When old Pickering was gone, the Signor still said nothing. He turned to the piano and began to play; he was like a woman offended, who will not approach the subject on which she is dying to be informed. At last Purcell, approaching humbly with wistful eyes, ventured to put one hand lightly upon his arm.

“Master,” said the young man, “let me speak to you. I cannot do anything till I have spoken to you.”

“To me, boy? Speak then, as much as you please,” said the Signor, nodding at him with an air of ingenuous wonder while he rang out the end of the melody. “’Twas in the time of roses,” he sang; then swinging himself round on his stool, “You want to speak to me? Why didn’t you say so sooner? Speak then, I am all attention,” he said.

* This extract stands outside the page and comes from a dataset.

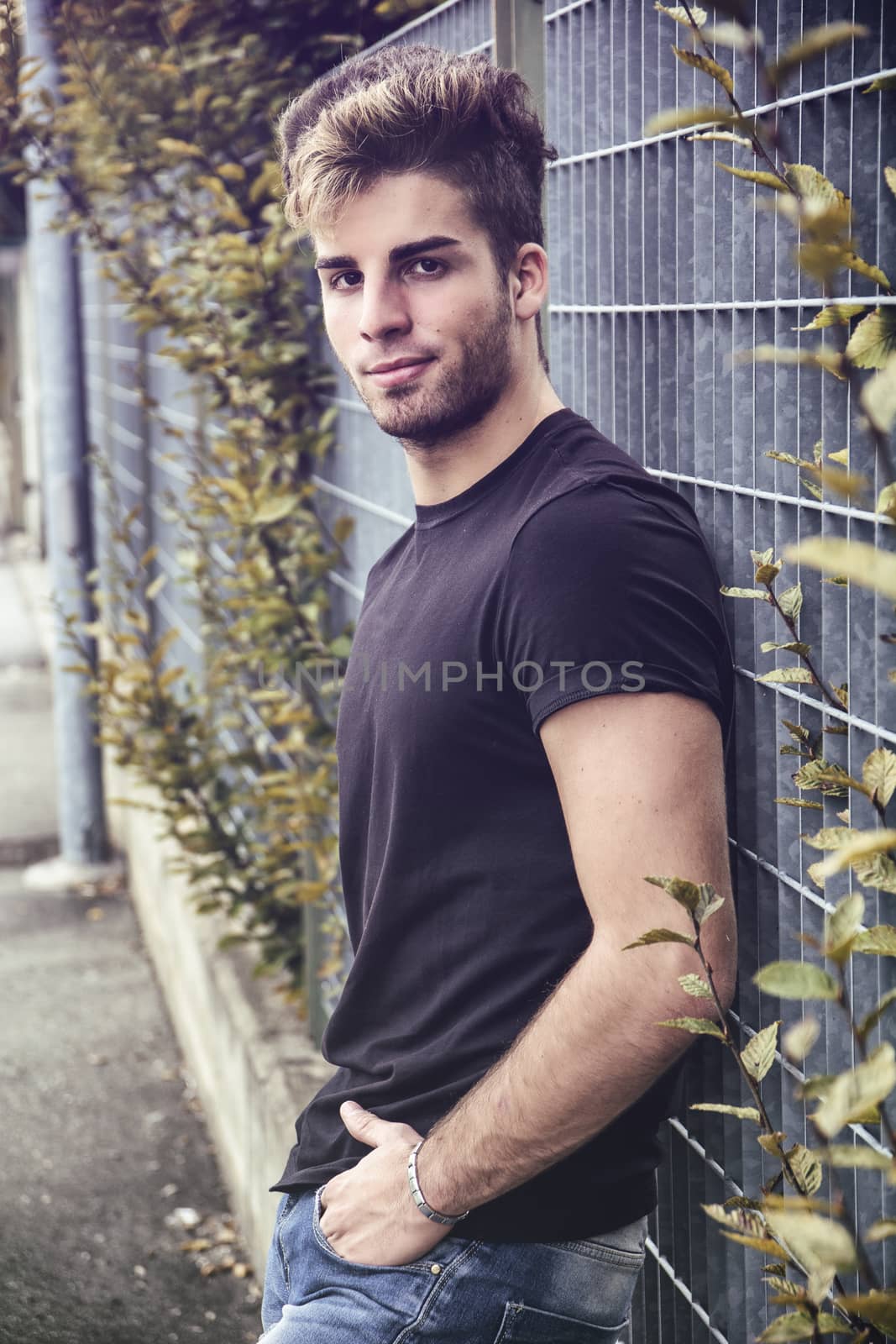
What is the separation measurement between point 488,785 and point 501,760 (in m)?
0.04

Then Purcell began, once more breathless with agitation and excitement: “I think there seems a chance for me, sir,” he said; “my mother has just been telling me. It is such a chance as never may happen again. You know I love St. Michael’s better than anything in the world—except one thing. Master, she is in trouble; her home is about to be made impossible to her; now or never; if I had a home to offer her, she might accept it. This is why I said I would take Sturminster. St. Ermengilde is more to my mind, a thousand times more to my mind; and to be near you, to have the benefit of your advice, that would be everything for me. But, dear master,” said the young man, “must I not think of her first? and here is a chance for me, perhaps the only chance I may have in my life.”

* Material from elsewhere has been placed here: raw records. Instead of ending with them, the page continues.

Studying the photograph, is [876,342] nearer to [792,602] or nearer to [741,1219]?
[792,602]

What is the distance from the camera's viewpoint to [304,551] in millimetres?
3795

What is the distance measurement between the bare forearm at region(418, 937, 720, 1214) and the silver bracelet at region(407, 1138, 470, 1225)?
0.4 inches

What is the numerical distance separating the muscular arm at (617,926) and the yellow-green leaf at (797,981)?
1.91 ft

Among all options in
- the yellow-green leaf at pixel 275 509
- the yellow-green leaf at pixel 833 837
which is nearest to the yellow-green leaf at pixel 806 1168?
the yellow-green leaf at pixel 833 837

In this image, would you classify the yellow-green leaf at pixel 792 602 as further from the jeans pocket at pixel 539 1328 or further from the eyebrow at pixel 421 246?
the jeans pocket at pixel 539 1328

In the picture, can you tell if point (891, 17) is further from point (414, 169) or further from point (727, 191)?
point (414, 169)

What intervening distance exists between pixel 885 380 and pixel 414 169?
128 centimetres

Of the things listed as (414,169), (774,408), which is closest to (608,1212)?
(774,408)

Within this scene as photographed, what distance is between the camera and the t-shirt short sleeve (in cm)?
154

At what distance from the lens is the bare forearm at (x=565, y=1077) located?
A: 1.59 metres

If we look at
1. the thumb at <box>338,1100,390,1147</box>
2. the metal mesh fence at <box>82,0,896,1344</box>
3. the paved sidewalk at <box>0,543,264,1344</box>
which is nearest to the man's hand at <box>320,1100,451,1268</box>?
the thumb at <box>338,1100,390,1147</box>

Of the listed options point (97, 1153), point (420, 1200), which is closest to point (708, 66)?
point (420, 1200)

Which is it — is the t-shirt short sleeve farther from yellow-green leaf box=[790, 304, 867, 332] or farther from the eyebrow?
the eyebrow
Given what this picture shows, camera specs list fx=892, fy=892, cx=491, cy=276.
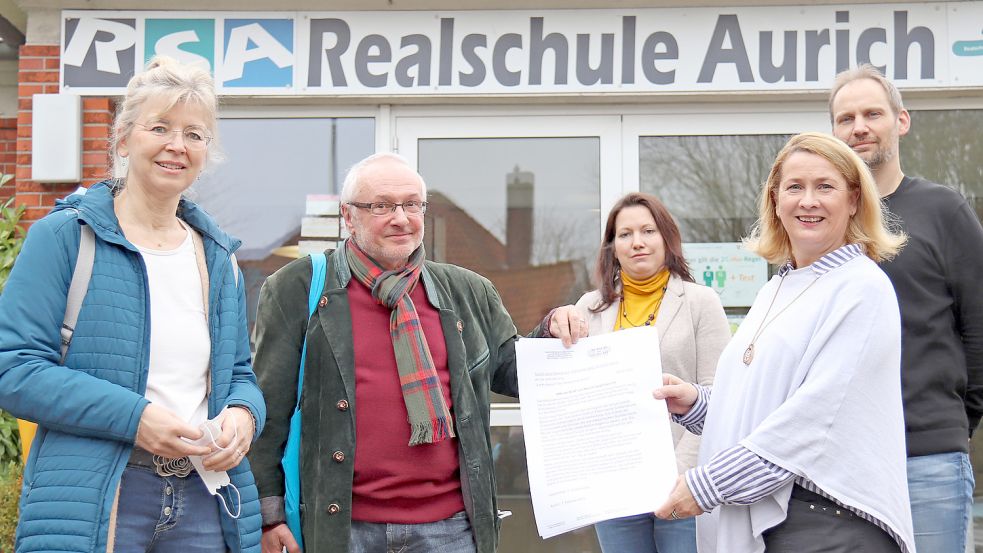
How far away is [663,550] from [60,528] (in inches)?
88.2

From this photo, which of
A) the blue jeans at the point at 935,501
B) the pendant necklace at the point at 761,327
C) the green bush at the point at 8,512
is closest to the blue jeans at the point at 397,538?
the pendant necklace at the point at 761,327

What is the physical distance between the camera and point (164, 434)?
6.83ft

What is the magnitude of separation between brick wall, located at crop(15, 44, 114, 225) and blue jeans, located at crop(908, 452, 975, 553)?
475 cm

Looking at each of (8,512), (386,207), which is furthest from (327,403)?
(8,512)

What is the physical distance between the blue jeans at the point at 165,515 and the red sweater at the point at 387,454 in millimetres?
428

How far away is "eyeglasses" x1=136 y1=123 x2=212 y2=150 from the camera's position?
2.27 meters

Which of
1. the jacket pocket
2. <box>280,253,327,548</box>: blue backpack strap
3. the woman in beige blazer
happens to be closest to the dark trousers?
the jacket pocket

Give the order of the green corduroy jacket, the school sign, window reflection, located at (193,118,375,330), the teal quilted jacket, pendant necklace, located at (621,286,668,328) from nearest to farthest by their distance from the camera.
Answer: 1. the teal quilted jacket
2. the green corduroy jacket
3. pendant necklace, located at (621,286,668,328)
4. the school sign
5. window reflection, located at (193,118,375,330)

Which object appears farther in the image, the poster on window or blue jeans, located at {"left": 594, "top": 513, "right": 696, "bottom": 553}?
the poster on window

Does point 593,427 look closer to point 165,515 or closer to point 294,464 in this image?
point 294,464

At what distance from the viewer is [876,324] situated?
214 cm

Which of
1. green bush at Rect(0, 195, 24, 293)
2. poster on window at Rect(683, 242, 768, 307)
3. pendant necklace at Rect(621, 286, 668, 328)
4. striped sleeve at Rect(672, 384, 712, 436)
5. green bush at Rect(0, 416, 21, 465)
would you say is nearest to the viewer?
striped sleeve at Rect(672, 384, 712, 436)

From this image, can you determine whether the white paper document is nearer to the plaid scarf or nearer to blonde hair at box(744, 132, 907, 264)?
the plaid scarf

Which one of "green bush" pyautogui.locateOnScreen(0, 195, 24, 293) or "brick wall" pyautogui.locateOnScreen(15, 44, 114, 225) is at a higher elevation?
"brick wall" pyautogui.locateOnScreen(15, 44, 114, 225)
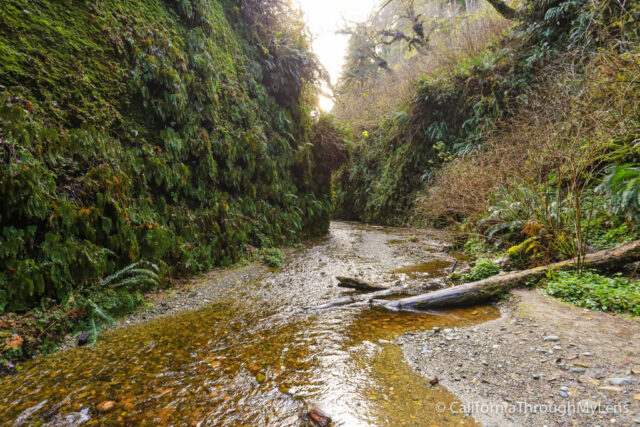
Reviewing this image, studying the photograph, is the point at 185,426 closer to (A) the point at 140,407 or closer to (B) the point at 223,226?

“Has anything happened to Miss Despard?” said the Signor in great surprise. He recognised the justice of the plea, and he listened with great interest and sympathy, and a curious feeling which was neither sympathy nor interest. Lottie was to the Signor a mysterious creature, exciting an altogether different kind of feeling from that which he felt for his pupil. He was almost sentimentally attached to his pupil, and entered into the history and prospects of his love with an enthusiasm quite unlike that with which a mature Englishman generally interests himself in anybody’s love-affairs. But along with this sentiment there existed another almost directly opposite to it, an interest in Lottie as a being of a totally different class from Purcell, of whom it would be profoundly curious to know the history, and the means by which she might perhaps be brought to look favourably on—nay, to marry—Purcell; which seemed to the Signor quite “on the cards.” How she might be brought to this, in what way she would reconcile herself to be Purcell’s wife; how she would bow a spirit, evidently so proud, to the young musician’s origin and to his ways of talking, which, though refined enough, were still at the bottom those of a man whose mother was “in service:” all this was captivating as a matter of study to the Signor; he got, or expected to get, a great deal of amusement out of it, expecting that Lottie’s struggles in fitting herself for the position would be wonderful enough: so that his interest cannot be called entirely benevolent. But between this keen and half-malign interest and the sentimental interest he took in Purcell’s “happiness,” it may be imagined that the crisis was nearly as exciting to him as it was to Purcell himself. He listened to the story with the warmest interest, and agreed that there was nothing for it but to accept Sturminster. “But you must not lose a day,” he said; “you must secure the lady at once, there is not a moment to lose.”

“Secure?” Purcell said, growing red and growing white; “then you think there is a hope, a—likelihood ——”

“Think? I think there is an almost certainty!” cried the Signor. He became quite excited himself for the sake of his pupil and for his own sake, for the keen intellectual interest he felt in this curious problem as to what Lottie would do. “You must go to-morrow,” he cried, with all the eagerness of a personal interest; “you must not lose a single day.